I Have Seen The Rain

by Susan Pogorzelski on April 17, 2013 · 0 comments

We have seen the rain, together
We have survived the pain, forever
Oh, it’s good to home again…
Pink, “I Have Seen The Rain”

 

I can’t believe it’s been over four months since I last posted here. I’m not sure I’ve ever gone this long without at least some kind of journaling, though I’m pretty sure the long emails, phone calls, and relentless Twitter and Facebook posts have more than made up for that.

Truth be told, I haven’t felt the desperate need for this catharsis that I once did, trying to understand myself, the world, and this life through the medium I know best — writing. And while I know there will be times when I seek this outlet again, right now, I feel completely at peace, like I’m exactly where I’m supposed to be, doing exactly what I’m supposed to do…

As if I’ve gone through exactly what I was supposed to in order to get to where I’m supposed to — here, right now, this place, this being.

Which is great for my spiritual state, but not exactly ideal for keeping up a blog, I know.

See, everything began to change for me with the start of the new year — or, at least, I had begun to change. I’d chosen to spend New Year’s Eve alone, finding myself craving the solitude, as if peace in my home was exactly what I needed to find peace in my heart. Little by little, as the evening wore on and the seconds ticked towards midnight, I could feel a subtle shift begin to take place — joy began to peek through the darkness, and soon that weight of all those months of illness and doubt began to lift. I was putting 2012 behind me in every sense, saying goodbye to the suffering and saying hello to someone I hadn’t seen in such a long time…

(Hello, Susan. It’s been a while.)

The real me. That bursting-with-passion, talking-a-mile-a-minute, thinking-positively me. Only, when I looked in that metaphorical mirror, I could tell there was something else there, too — a self-certainty, a tenacity, a strength. Experience and life lessons had changed me — not in the dramatic way that I had feared and fought so hard against, unsure of who I was to become — but building upon the very foundation of who I was to start with.

These past few months, I’ve felt lighter and stronger than maybe I’ve ever been. The old me laced with something new — an understanding of myself, a self-assuring and life-affirming spirit, a confidence and pride that I’ve grown into and accepted as something beautiful. And as much as I thought I knew about the world, I’ve learned so much more and have realized I’ve barely even scratched the surface.

Even this, at only twenty-nine years old, is just the beginning.

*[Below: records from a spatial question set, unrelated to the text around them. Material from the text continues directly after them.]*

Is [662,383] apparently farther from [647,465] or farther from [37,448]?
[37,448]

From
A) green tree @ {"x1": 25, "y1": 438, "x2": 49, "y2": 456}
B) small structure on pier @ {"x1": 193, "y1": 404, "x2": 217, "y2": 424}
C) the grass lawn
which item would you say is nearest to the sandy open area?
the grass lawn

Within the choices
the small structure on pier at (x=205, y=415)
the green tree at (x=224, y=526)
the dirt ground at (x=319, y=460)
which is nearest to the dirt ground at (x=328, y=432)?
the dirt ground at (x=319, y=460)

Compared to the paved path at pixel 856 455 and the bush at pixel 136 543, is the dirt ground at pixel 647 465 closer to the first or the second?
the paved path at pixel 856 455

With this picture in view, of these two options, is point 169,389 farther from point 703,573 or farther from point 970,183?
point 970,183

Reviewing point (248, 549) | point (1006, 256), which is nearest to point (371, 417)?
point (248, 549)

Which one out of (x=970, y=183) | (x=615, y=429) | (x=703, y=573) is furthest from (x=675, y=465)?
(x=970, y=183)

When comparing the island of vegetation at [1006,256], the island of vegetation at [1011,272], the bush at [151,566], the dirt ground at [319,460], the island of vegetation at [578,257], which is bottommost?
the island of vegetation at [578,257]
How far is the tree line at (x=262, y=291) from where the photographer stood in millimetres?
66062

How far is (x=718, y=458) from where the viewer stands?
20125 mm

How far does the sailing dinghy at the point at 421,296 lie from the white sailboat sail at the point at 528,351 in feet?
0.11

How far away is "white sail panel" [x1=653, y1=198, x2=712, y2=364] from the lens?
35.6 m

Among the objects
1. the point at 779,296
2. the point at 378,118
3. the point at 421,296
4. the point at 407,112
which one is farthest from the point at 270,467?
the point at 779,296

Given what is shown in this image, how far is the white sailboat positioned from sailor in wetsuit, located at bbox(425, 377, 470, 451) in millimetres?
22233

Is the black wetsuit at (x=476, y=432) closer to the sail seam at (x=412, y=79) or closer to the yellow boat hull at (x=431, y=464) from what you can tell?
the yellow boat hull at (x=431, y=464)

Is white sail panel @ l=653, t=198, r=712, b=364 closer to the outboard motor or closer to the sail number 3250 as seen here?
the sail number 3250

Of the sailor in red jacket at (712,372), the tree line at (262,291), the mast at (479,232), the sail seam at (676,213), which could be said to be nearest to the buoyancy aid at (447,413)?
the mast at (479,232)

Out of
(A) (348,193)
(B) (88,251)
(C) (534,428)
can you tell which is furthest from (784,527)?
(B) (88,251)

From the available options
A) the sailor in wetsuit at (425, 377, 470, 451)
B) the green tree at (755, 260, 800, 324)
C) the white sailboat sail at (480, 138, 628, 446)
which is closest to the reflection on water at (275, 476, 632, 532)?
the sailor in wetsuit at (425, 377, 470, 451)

All these years writing on this blog, all that time searching for a way to find myself again, to lead me back to who I used to be…And now I’m here. Only, I’m not who I used to be, not at all.

I’m so much more than that now.

This illness has changed me in so many more ways than I can ever explain, and what I once feared losing — that compassion and empathy that has always been such a huge part of myself,my life — hasn’t gone anywhere. Other pieces have changed, yes — I’m more assertive, less willing to excuse ignorance and injustice, less likely to tolerate the negative…But that compassion and sensitivity has only blossomed into something more powerful, something more beautiful.

Maybe that’s what change really is. Maybe that’s what it means to grow. Maybe the core of who you are remains fixed, but it’s the spirit that grows, a soul flourishing with truth and purpose and awareness.

There are certain circumstances in life that simply force you through those changes, kicking and screaming and desperate to hold on. And only when you look back do you realize that you haven’t lost anything, you’re just a better version of who you were. And though I wish it didn’t take all of this suffering to lead me here, I’ve realized that my illness was the catalyst for this change, for these opportunities, and even for this acceptance and peace that flows through this beating heart.

You are your own foundation, with each experience becoming building blocks — not to change who you are — but reshaping you into beauty and strength, purpose and meaning.

Grow on.

 

* * * * *

Okay, so now that I’ve gotten all philosophical up in here again,
here are a few updates from the last few months:

The Book

I’m so happy to announce that the publication of Gold in the Days of Summer is moving along smoothly, with only two months left!

We’re set for an official mid-June launch, but pre-orders and gift editions will be shipped by the end of May.

Keep an eye out for the Gold in the Days of Summer website coming at the end of April, where you’ll be able to pre-order your own special edition of the book for a limited time. The special edition pre-order includes: a signed copy of the book, a personalized note, and a small promotional gift.

In the meantime, be sure to follow Annie’s story on Facebook, Twitter, and Pinterest to see what’s happening in her world as we head into the book’s summer days.

Don’t forget! Sign up now for the Beyond The Book Newsletter, and you’ll receive exclusive content every month, including publishing news, Annie’s updates, behind-the-scenes looks at the writing and publishing process, event announcements, and more!

As an added bonus, if you sign up today, I’ll send you the first two (original) chapters of Gold in the Days of Summer! Just enter your email address below:

 

 

 

Lyme Disease

Next month marks a year since I was diagnosed with Late-Stage Lyme Disease, and June will mark a full year of treatment. I can’t begin to express how thankful I am to have my doctors, my family, and most importantly, my friends — old and new — who have remained beside me through the most trying period of my life. I’ve met some incredible people through mutual acquaintances and while chronicling my battle with Lyme on this website, and their own stories of courage and strength have helped to fuel my own and keep me going. We’ve realized we’re not alone in this battle, and that bond is inexplicable, their friendship immeasurable.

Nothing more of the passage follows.